President Trump has begun to follow through on another one of his campaign promises—reforming the H-1B visa program. He signed an executive order on April 18 directing federal agencies to implement a “Buy American, Hire American” strategy, part of which asked department heads to suggest reforms for granting those visas.
H-1B visas are distributed via a lottery system to skilled foreign workers to temporarily fill positions for which, ostensibly, domestic workers with the appropriate skill set can’t be found. Tech companies are avid supporters of the program and, in fact, have lobbied aggressively in the past for an increase in the number of slots. Currently, the United States grants 65,000 H-1B visas annually in addition to 20,000 more that are given to applicants with the equivalent of a U.S. master’s degree or higher. But tech is not the only beneficiary of this program—advanced manufacturing, which is experiencing a skills gap of its own, and the life sciences also have a stake.
The StarTribune in Minnesota provided some data on the impact of the H-1B program in the state’s medical technology hub. On Tuesday, the daily newspaper reported that the Mayo Clinic hired 947 H-1B visa employees and Medtronic got 576 from the period between 2014 and 2016.
Nationally, in fiscal year 2016, Carefusion and Illumina respectively filed for 105 and 103 Labor Condition Applications (LCAs), aka H-1Bs, putting them in the number one and two position in the medical equipment and supplies manufacturing category, according to statistics compiled at myvisajobs.com. A total of 1700 jobs were filled in that category through the program, which is small potatoes compared with the 336,513 applicants under the computer systems designs and related services category. But a crackdown on the program could have a noticeable effect on medical research, according to some executives.
“There’s a real crisis of science going on in this country,” said Cedric Francois, CEO of Apellis Pharmaceuticals, a startup that is working on immune-therapy drugs, in a recent Bloomberg article. About half of Apellis’s staff come from abroad, largely brought in on the H-1B visas, reported Bloomberg.
Minnesota’s medical technology trade group, Medical Alley Association, also has cautioned that ill-considered reforms in the H-1B program could adversely affect the U.S. leadership role in innovation. “The H-1B visa program is critical for the U.S. to continue to attract the best talent and to meet the increasing needs for high-skilled innovators that keep our industries strong,” association CEO Shaye Mandle told the StarTribune. “Medical Alley supports an expansion of the H-1B visa program.”
Critics of the program claim that it is rife with abuse and serves to depress wages, because foreigners will work for less than Americans.
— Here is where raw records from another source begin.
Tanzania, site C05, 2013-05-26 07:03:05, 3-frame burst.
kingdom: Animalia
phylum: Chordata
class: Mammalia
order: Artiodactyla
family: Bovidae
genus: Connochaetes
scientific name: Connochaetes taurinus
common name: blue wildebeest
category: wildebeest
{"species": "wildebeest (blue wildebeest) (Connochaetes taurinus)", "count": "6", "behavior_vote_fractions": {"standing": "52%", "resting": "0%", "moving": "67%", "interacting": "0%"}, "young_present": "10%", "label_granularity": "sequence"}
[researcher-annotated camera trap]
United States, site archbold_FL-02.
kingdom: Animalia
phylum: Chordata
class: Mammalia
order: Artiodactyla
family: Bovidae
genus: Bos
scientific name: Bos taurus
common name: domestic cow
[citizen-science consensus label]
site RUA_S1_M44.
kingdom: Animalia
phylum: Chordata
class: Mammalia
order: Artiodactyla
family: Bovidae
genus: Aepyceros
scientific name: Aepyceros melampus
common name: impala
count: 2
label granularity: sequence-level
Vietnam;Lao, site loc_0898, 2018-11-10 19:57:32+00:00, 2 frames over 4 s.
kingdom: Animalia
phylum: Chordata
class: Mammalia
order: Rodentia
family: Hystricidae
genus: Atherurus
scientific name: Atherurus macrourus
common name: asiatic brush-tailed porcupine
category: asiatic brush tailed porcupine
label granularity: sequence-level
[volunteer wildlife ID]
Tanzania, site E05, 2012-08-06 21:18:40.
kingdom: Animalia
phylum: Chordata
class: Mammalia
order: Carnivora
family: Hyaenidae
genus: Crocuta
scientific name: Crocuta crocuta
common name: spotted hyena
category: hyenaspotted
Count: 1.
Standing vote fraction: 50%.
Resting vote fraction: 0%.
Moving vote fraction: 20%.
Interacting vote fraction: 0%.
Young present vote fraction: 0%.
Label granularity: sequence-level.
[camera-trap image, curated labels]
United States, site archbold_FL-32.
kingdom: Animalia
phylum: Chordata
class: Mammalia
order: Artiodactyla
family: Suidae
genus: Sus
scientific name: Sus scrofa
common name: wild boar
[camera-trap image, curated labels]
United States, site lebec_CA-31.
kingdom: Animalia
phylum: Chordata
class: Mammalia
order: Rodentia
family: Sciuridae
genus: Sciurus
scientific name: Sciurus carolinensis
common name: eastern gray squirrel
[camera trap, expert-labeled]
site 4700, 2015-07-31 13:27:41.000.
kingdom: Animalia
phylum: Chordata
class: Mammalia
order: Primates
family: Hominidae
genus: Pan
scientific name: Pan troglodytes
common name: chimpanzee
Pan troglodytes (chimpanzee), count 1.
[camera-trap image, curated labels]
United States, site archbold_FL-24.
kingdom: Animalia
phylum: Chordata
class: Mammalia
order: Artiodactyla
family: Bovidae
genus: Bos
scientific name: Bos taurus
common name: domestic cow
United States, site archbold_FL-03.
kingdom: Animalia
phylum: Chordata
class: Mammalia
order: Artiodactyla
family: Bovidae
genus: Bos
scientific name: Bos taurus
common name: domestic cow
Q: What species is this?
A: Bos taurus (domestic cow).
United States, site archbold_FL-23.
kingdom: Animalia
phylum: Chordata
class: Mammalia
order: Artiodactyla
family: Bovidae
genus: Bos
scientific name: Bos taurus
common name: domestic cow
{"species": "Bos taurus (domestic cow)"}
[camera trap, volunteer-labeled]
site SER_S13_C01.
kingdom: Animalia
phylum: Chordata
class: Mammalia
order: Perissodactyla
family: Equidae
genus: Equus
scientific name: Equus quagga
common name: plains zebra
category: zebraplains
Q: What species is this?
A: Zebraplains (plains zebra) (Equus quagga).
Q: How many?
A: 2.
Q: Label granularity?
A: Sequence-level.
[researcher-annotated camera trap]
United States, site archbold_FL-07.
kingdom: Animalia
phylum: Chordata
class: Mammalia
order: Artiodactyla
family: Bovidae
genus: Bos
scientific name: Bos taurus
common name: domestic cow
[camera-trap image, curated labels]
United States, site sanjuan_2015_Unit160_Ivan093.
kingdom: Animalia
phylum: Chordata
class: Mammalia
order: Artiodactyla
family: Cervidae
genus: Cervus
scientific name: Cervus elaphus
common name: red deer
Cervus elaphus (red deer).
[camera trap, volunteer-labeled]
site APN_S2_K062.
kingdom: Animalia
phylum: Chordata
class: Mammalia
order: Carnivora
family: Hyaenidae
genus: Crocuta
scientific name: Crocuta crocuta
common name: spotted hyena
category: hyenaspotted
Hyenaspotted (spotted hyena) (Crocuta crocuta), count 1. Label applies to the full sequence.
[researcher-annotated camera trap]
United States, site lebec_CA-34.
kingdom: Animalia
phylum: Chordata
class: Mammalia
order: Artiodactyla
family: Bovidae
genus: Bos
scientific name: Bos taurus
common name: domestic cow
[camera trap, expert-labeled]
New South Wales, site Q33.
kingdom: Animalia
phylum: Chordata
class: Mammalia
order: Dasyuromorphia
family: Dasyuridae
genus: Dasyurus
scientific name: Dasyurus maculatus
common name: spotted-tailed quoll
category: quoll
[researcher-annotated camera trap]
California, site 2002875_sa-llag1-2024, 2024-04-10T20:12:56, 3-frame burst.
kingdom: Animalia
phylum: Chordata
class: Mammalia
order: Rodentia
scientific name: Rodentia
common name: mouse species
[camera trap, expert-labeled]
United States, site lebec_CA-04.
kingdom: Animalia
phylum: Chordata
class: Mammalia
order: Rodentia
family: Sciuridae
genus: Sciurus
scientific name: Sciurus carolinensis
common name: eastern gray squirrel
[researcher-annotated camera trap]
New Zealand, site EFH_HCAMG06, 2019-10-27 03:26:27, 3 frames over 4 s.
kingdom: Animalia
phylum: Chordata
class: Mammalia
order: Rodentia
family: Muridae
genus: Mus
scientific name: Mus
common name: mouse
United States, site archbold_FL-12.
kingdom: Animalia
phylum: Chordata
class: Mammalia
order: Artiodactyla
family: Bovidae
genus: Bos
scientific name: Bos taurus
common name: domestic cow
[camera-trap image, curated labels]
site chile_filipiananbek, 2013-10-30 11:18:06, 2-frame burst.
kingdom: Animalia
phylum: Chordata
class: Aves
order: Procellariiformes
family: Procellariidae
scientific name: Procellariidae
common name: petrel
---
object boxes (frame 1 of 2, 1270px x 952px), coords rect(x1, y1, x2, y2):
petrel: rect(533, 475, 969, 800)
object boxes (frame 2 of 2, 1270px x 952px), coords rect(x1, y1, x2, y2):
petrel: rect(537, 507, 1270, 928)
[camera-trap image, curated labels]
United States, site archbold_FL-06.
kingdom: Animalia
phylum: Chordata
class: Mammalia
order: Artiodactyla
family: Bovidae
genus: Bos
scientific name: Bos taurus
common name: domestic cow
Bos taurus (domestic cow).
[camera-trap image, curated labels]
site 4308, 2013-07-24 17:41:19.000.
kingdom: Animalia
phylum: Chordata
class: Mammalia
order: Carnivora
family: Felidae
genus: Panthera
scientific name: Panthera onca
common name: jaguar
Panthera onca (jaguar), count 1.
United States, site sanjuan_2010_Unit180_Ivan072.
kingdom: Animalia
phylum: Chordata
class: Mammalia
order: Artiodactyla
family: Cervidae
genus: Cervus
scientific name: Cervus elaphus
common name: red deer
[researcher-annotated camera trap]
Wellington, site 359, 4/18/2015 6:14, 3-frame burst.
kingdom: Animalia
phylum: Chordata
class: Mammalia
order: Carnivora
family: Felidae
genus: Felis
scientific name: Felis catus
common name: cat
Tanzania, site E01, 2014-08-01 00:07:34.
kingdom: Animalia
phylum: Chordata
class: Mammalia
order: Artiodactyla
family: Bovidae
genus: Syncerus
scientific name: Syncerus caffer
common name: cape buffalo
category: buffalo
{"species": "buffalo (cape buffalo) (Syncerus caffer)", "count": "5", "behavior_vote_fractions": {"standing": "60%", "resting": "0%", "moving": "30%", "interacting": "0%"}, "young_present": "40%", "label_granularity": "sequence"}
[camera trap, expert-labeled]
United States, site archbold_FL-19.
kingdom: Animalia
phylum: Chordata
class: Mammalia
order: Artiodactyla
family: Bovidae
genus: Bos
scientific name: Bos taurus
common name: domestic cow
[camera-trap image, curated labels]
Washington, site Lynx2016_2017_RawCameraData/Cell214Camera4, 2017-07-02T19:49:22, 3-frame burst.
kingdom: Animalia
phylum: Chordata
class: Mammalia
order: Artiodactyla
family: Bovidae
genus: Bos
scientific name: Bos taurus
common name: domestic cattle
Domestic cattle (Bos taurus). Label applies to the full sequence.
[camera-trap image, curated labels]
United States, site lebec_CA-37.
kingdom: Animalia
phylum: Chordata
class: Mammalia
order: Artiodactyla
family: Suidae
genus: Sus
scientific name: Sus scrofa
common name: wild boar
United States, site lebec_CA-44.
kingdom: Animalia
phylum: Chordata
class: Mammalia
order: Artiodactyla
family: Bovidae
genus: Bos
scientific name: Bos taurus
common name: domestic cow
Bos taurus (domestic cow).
One egregious example that got a lot of attention a couple of years ago involved Walt Disney World laying off 250 tech employees—some of them longtime employees with stellar performance reviews—and replacing them with foreign workers brought in on H-1B visas. Adding insult to injury, some of the laid-off employees were required to train their replacements as part of their severance agreement. It’s far from the only example of corporations using the program in, if not strictly illegal, at least morally reprehensible ways.
Trump’s executive order was light on details and, rather, articulated a directive to the four department heads (State, Justice, Homeland and Labor) to recommend rules that would stamp out abuse of the visa program. He did make it clear, however, that he doesn’t like the use of a lottery system to distribute visas, preferring a more merit-based approach. There has also been talk of requiring that jobs handed out to H-1B applicants pay an annual salary $130,000 or more, thus removing a financial incentive for companies to recruit foreign workers. The annual income among H-1B applicants currently ranges from an average low of $70,000 to a high of $141,000 (at Apple, naturally), according to myvisajobs.com.
It’s early days when it comes to a possible revamp of the visa program, and the executive order will have no immediate impact. As CNN noted, “it’s unclear what exactly the four department heads . . . will be able to accomplish administratively and what will need to be done through congressional legislation.” And since this is not a strictly partisan issue, moving it through Congress could take a very long time, indeed.